Mr Dupplin asserts that fine art is, in general, a profitable sector.
"The bad bits are loss-making but the good bits are profitable," he explains, adding: "It's never going to be up there with the kind of profits possible in, for example, the reinsurance market but it is certainly a nice earner."
Mr Carr agrees that fine art is generally profitable for insurers. He says: "The value of art is growing and given the high values involved, particularly at the top end of the market, significant losses can occur. Indeed there have been a number of fairly high-profile losses in the UK, Europe and the US over the past 18-24 months."
As far as exact capacity levels before and after WTC are concerned, insurers are unwilling to reveal their figures. The message is that any shrinkage has now corrected itself. As Mr Carr says: "No specialist fine art underwriter completely withdrew from the sector post-WTC, and many have been increasing their capacity back to or even beyond their pre-11 September levels."
- Is London at risk of losing its prominence as a big ticket fine art underwriting market?

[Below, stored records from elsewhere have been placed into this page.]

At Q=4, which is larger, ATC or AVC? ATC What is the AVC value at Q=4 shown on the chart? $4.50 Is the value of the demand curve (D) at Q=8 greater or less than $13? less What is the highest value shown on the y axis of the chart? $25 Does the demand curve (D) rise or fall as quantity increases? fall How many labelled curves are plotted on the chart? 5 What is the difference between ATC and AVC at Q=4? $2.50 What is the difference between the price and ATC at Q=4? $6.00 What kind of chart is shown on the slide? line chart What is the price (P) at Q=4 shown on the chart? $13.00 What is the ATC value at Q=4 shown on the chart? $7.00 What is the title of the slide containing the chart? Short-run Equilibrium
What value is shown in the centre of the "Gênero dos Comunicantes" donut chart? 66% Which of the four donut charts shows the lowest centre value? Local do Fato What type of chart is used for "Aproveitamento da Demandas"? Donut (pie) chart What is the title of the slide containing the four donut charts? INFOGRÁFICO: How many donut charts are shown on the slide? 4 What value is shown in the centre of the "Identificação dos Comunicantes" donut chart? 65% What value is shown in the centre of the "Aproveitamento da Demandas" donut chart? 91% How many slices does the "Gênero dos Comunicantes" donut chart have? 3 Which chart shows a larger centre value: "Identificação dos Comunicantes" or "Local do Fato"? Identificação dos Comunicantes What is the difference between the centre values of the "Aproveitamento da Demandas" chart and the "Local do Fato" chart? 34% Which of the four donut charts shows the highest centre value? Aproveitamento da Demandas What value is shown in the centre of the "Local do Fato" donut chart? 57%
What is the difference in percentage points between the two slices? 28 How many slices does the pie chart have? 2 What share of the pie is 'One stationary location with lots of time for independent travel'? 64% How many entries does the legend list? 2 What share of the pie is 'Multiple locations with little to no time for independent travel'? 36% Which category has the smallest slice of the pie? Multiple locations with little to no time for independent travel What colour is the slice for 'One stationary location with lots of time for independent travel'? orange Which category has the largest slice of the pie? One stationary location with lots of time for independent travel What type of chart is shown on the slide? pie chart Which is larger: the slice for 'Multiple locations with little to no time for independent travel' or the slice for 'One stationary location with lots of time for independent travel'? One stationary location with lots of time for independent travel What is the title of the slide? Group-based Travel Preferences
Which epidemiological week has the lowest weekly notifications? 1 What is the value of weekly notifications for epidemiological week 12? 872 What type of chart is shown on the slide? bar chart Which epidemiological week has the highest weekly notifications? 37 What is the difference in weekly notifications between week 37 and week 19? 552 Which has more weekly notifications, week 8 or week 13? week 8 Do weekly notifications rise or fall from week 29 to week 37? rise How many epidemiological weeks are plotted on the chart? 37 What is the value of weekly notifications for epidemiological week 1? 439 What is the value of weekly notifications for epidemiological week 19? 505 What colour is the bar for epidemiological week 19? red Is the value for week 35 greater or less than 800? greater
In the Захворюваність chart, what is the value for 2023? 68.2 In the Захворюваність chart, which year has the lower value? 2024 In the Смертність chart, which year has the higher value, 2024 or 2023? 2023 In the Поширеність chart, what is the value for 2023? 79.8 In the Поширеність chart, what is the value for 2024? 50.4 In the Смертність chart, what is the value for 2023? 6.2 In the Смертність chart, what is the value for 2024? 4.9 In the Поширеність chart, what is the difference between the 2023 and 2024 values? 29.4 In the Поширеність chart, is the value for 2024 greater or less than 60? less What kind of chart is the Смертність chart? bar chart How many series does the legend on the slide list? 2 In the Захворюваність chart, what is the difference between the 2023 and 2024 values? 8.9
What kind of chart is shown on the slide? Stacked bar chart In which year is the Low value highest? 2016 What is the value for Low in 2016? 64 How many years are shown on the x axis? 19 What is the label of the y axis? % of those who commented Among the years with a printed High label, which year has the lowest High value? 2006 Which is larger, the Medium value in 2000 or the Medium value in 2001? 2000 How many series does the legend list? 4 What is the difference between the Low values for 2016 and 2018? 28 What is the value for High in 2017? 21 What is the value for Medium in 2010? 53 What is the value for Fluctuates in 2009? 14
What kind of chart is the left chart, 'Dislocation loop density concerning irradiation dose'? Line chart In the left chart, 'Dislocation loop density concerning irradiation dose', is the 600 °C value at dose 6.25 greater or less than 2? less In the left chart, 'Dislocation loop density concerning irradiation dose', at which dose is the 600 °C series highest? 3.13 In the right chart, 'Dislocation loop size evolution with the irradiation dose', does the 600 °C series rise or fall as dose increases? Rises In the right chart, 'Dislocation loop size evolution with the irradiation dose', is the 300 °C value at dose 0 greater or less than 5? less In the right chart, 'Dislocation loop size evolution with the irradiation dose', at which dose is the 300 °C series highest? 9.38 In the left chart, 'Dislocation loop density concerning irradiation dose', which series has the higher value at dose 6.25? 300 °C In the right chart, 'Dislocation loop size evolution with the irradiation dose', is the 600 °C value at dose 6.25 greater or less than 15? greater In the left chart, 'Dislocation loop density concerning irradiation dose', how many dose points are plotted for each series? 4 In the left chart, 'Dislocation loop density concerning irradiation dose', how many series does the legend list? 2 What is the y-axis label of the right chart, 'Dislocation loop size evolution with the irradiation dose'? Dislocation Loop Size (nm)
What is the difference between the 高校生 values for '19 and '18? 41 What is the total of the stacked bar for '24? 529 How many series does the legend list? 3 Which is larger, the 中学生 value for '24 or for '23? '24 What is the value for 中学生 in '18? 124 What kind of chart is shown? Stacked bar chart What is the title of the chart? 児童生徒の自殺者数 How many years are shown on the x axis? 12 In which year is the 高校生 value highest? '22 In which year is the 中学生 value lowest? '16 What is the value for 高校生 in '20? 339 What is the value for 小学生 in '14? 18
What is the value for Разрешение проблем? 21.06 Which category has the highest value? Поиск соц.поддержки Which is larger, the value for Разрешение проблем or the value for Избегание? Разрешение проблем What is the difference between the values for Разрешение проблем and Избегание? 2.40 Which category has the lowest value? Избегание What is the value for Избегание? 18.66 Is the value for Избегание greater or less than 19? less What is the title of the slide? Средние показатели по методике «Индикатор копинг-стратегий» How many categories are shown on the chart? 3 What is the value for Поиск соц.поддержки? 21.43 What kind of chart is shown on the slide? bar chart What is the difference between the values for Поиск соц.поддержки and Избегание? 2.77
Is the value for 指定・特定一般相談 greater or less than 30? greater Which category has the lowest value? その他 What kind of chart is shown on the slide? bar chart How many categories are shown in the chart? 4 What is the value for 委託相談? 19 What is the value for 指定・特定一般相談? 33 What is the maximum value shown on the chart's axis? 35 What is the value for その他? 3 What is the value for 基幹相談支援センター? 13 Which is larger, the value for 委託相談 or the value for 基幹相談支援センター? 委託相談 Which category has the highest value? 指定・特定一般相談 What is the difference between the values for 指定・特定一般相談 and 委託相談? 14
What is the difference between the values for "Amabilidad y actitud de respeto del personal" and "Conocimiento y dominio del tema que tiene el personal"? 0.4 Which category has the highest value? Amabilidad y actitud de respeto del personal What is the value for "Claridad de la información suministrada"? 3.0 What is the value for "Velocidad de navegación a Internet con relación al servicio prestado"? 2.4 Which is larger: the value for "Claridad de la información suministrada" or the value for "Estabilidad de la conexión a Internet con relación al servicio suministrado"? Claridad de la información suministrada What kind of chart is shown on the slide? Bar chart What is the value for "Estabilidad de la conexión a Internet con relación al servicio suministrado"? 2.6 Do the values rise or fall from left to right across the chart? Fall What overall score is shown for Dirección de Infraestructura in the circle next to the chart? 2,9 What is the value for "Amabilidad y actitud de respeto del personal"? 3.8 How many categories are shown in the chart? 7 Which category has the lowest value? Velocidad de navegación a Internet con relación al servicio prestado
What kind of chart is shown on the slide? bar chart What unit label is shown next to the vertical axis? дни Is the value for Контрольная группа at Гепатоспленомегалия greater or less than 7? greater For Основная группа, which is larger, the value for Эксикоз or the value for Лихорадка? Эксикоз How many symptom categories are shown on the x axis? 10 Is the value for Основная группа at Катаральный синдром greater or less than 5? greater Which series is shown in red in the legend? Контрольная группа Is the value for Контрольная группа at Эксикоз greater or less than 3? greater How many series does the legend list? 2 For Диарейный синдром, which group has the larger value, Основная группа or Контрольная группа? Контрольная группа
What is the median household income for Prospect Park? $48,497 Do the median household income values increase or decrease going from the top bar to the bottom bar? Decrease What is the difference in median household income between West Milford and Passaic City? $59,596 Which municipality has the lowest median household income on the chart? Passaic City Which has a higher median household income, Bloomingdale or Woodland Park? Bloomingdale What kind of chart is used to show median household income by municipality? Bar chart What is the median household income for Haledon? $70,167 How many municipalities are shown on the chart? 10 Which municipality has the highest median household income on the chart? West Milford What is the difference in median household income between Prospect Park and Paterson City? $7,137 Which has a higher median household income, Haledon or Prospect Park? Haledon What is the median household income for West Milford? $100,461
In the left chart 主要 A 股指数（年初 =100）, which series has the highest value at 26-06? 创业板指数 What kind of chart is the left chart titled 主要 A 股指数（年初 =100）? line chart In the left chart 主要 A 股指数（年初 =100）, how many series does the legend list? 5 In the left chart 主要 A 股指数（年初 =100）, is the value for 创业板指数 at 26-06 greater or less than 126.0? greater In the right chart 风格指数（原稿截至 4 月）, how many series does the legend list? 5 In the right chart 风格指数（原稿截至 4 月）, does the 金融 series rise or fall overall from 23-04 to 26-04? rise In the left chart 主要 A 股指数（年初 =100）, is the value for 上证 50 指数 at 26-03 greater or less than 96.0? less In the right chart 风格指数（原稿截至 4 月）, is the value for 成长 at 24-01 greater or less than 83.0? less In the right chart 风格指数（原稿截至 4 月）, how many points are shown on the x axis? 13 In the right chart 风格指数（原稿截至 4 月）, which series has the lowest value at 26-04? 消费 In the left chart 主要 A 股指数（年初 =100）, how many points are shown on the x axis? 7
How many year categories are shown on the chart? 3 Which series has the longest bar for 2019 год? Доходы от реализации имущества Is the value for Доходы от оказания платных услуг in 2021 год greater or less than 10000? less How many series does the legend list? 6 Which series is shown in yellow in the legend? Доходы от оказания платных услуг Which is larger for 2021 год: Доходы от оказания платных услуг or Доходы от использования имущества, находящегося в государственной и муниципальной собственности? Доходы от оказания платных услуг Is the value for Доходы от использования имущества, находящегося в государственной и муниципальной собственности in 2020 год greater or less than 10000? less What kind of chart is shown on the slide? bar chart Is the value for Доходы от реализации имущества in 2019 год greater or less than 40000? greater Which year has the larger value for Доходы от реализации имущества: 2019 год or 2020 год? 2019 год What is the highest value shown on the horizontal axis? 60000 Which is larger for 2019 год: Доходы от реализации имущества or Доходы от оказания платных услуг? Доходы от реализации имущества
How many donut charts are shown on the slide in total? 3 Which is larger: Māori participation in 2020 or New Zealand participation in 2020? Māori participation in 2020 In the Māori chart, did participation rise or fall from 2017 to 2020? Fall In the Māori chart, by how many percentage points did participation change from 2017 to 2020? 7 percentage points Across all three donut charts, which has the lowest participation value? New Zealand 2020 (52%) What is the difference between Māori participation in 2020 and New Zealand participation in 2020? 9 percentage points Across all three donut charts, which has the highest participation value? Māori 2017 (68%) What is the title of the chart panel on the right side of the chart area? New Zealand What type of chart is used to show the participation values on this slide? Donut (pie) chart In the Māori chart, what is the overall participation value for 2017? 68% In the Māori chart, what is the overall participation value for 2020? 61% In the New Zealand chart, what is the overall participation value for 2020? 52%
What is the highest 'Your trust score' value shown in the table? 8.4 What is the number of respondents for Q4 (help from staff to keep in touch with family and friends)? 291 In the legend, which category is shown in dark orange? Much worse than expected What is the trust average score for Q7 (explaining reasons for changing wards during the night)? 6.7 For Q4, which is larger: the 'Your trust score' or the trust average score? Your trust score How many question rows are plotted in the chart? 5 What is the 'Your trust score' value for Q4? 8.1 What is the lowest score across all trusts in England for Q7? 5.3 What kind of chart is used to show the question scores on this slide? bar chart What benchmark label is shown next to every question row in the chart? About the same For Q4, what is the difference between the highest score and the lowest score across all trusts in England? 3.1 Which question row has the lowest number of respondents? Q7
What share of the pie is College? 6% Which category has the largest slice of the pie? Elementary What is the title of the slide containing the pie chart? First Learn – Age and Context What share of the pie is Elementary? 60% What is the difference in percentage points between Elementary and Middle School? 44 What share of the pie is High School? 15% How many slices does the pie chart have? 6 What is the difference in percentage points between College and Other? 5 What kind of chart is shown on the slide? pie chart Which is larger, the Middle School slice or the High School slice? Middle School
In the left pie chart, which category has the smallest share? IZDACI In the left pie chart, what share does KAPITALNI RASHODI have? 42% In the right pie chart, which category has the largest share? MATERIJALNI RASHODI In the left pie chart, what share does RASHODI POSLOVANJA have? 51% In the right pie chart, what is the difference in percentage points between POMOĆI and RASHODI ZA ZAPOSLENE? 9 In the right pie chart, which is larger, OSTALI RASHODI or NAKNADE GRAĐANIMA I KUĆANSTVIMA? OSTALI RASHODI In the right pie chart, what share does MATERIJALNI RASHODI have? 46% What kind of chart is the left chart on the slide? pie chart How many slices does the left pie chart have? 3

"In our opinion, the London fine art market is still predominant in terms of providing capacity and expertise (both broking and underwriting) for big-ticket fine art risks such as exhibitions, museums, permanent collections and private collections. In our experience, London is involved in some capacity in the large majority of big-ticket fine art placements.
"For example, we are not aware of any major exhibition - other than where government indemnity is provided - in the past 10 years that has not been partially or wholly insured in London.
"Bear in mind that even if London is not the primary insurer, it still has a major role in terms of providing reinsurance and, therefore, capacity, to many of the domestic insurers globally that are writing fine art." Tom Carr, executive director, Aon Marine
"Absolutely not. On the contrary, the greater ease of global communication - for example, through e-mail, plus cheaper travel and telephone calls - makes it almost as easy for a broker to contact an underwriter in London as locally. I am currently in Australia talking to brokers and assessing risks." David Scully, underwriting director, Axa Art
"I would say generally no. London is still prominent and, at the right price, has collective capacity for up to around $1.2bn (£677.8m). Problems of capacity occur on the rare occasions that exhibitions have values over this figure." Paul Brown, partner for cargo, art and speciality risks, broker First City (commenting from a museum collection and exhibition perspective)
"No, we do not believe this to be the case. London still has the ability and capacity to underwrite large exhibitions. The US and Europe are alternative markets. However, the international markets need to work together to address the insurance needs of the major exhibition organisers and art institutions, particularly where catastrophe aggregations are an issue." Howard Kingston, manager Fine Art Specie, Zurich London.